1. Overview
More and more developers and architects are using AWS Lambda to deploy serverless functions to control costs and reduce the burden of server management. Due to the unpredictable nature of end-user demand in today's digital-first world, Lambda functions can help resolve unplanned scaling issues.
However, when I talk to these Lambda developers and architects, I hear that they are struggling with many different types of problems like throttling, timeout, and slow performances. That's the reason there is a lot of emphases these days to apply AWS Lambda Best Practices.

In this article we’re going to take a look at Lambda timeout errors, monitoring timeout errors, and how to apply best practices to handle them effectively.
A Lambda Serverless application is made up of three major components: Event Source, Lambda Function, and Services (DynamoDB, S3, and the third party).

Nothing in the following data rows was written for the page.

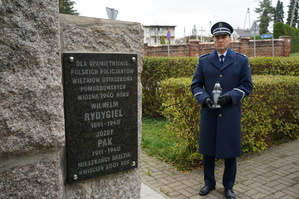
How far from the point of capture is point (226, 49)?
3.20 m

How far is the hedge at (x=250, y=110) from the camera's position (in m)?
4.09

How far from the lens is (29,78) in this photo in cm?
123

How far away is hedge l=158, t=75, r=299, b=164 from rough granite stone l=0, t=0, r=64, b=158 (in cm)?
288

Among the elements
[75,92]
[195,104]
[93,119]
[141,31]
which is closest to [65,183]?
[93,119]

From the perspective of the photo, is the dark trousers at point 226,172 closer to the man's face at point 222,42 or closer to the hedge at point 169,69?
the man's face at point 222,42

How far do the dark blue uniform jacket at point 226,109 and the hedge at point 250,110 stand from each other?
32.9 inches

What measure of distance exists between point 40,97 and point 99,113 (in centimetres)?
44

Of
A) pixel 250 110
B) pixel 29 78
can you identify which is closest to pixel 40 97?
pixel 29 78

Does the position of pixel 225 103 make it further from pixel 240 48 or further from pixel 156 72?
pixel 240 48

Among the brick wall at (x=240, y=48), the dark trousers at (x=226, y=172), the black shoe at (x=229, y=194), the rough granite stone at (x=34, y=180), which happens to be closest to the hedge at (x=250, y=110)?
the dark trousers at (x=226, y=172)

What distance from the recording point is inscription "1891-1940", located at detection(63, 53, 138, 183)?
1.56 metres

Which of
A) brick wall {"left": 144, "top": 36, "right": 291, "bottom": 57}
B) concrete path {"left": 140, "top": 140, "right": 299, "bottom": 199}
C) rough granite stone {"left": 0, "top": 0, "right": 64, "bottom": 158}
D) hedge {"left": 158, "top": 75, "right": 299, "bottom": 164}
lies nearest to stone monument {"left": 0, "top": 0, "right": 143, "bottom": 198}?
rough granite stone {"left": 0, "top": 0, "right": 64, "bottom": 158}

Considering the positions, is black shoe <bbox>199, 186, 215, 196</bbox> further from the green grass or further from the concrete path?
the green grass

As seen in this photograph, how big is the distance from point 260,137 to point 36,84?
13.7 feet
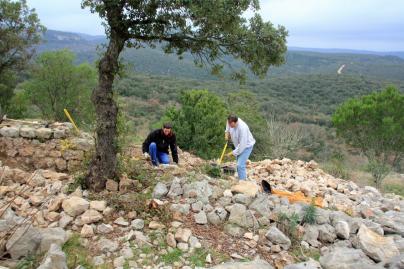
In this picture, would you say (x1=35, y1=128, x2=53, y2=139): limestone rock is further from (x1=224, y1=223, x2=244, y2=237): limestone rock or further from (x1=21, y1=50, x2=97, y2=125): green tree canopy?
(x1=21, y1=50, x2=97, y2=125): green tree canopy

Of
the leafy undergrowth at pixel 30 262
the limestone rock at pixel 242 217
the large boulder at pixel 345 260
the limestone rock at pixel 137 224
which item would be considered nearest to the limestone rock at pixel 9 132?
the limestone rock at pixel 137 224

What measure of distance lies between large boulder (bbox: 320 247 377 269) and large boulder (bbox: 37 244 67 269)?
3.23 metres

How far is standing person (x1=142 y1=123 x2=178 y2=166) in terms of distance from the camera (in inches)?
320

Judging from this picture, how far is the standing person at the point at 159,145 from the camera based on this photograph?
812 cm

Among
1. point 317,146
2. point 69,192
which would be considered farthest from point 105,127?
point 317,146

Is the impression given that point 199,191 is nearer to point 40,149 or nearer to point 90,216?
point 90,216

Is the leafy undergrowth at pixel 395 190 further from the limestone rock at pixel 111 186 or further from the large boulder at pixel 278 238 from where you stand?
the limestone rock at pixel 111 186

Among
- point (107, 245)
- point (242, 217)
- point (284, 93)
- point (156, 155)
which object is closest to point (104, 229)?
point (107, 245)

Let’s first, understand what type of limits are defined by AWS around these components:

2. AWS Defined Limits
a. Event Source
 AWS API Gateway has a max timeout of 29 seconds for all integration types, which includes Lambda as well.


It means that any API call coming through API Gateway cannot exceed 29 seconds. It makes sense for most of the APIs except for a few high computational ones.

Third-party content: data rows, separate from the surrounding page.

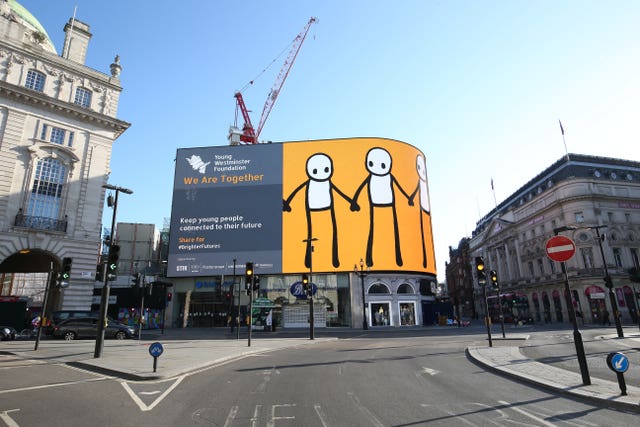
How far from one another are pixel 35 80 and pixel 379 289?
1659 inches

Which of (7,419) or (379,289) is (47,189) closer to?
(7,419)

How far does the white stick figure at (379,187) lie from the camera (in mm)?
48531

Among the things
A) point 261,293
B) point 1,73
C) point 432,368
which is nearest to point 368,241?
point 261,293

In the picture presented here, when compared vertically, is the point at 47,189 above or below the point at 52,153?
below

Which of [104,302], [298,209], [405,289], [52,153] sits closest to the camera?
[104,302]

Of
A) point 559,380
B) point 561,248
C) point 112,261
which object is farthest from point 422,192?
point 559,380

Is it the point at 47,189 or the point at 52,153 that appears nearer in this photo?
the point at 47,189

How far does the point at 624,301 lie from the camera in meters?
51.3

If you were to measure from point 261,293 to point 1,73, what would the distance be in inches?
1326

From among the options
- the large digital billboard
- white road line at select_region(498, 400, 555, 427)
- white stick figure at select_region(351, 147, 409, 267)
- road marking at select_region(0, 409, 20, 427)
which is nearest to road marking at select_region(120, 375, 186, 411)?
road marking at select_region(0, 409, 20, 427)

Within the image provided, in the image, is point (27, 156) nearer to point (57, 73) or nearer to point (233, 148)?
point (57, 73)

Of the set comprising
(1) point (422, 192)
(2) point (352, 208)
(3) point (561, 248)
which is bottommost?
(3) point (561, 248)

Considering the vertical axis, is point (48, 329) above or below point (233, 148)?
below

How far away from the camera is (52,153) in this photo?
33156 millimetres
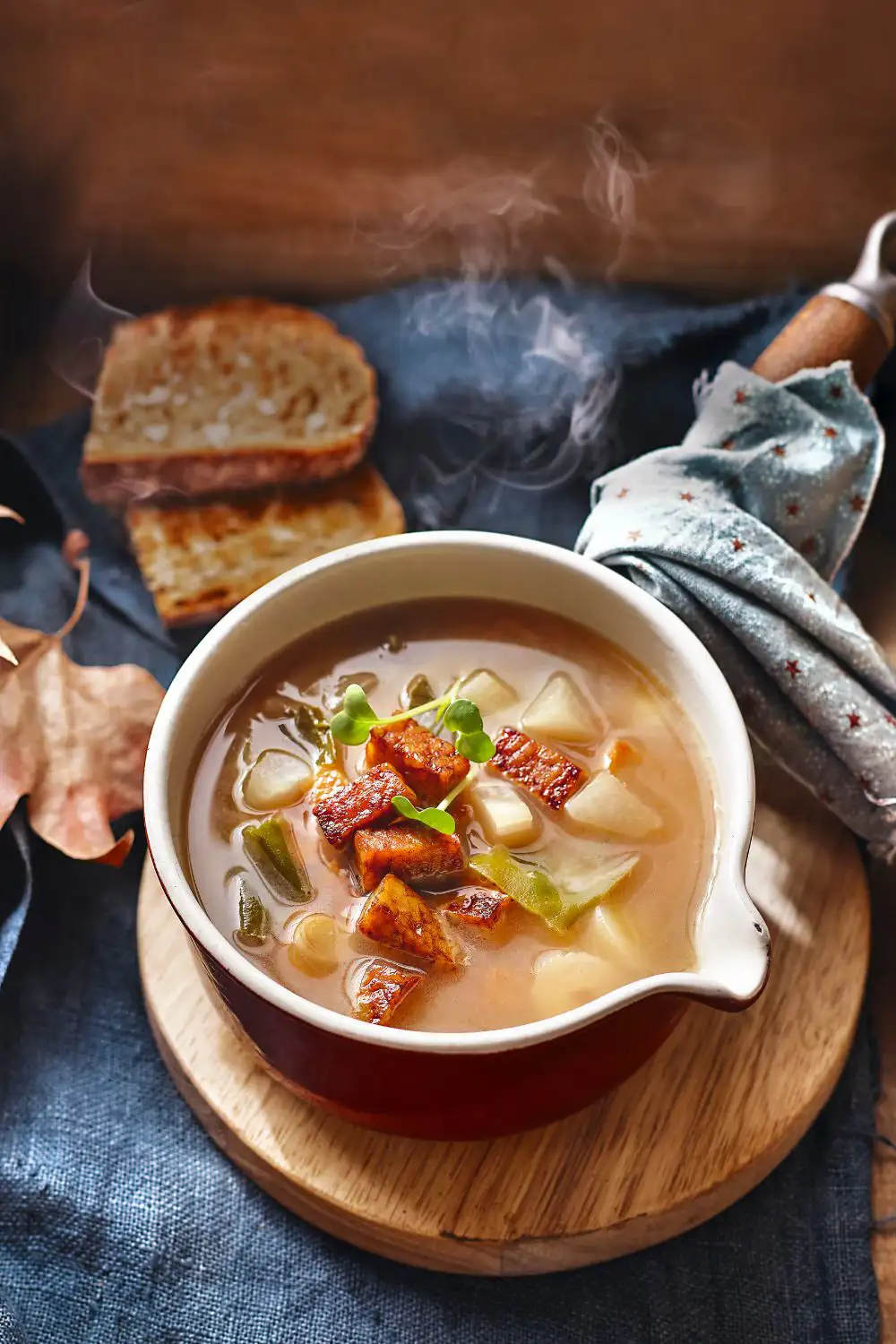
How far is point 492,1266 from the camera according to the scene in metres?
1.55

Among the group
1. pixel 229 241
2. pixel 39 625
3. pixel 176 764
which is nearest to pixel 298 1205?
pixel 176 764

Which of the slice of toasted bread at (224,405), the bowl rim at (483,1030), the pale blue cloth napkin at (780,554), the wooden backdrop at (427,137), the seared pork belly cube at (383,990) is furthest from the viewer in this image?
the wooden backdrop at (427,137)

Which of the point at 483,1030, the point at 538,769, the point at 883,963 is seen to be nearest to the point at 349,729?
the point at 538,769

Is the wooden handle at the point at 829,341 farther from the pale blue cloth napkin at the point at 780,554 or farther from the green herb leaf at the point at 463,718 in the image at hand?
the green herb leaf at the point at 463,718

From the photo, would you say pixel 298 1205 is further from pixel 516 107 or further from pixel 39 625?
pixel 516 107

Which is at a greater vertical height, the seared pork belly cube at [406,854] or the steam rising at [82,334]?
the seared pork belly cube at [406,854]

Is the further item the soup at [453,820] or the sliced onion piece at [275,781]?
the sliced onion piece at [275,781]

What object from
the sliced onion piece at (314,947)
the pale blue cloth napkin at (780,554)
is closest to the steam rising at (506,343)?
the pale blue cloth napkin at (780,554)

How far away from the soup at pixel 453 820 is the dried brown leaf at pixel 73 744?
12.3 inches

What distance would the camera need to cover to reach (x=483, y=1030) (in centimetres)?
138

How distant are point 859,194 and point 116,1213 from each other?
2324 millimetres

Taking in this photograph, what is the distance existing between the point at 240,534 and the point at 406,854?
1024 millimetres

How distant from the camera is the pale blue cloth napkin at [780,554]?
1768 millimetres

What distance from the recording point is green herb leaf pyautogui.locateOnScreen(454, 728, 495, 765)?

DynamoDB Streams - has 40,000 write capacity units per table (in most regions).


That means, if DynamoDB is used as a trigger for a Lambda Function, it cannot have more than 40,000 writes per second. This limit is very high, and if it is used with the max configuration, most of the downstream system will not be able to handle that load and could timeout easily.
b. Lambda Function
A Lambda Function Timeout Limit can be set to a maximum of 15 minutes (900 seconds).


It used to be set at 5 minutes, as Lambda was intended only for small, simple functions with event-driven executions. However, it proved to be a roadblock for applications like batch applications and high computation functions which needed more execution time. 

Thankfully AWS increased it, although some purists don't like it as it defeats the purpose of FaaS being run with small logic only. However, this is a very high value for regular HTTP APIs and, if not configured at the code level, may cause timeouts or high cost. We’ll dig deeper into some of those scenarios shortly.
Concurrent Execution - Lambda has a default limit of 1,000 maximum concurrent executions allowed at an account level. 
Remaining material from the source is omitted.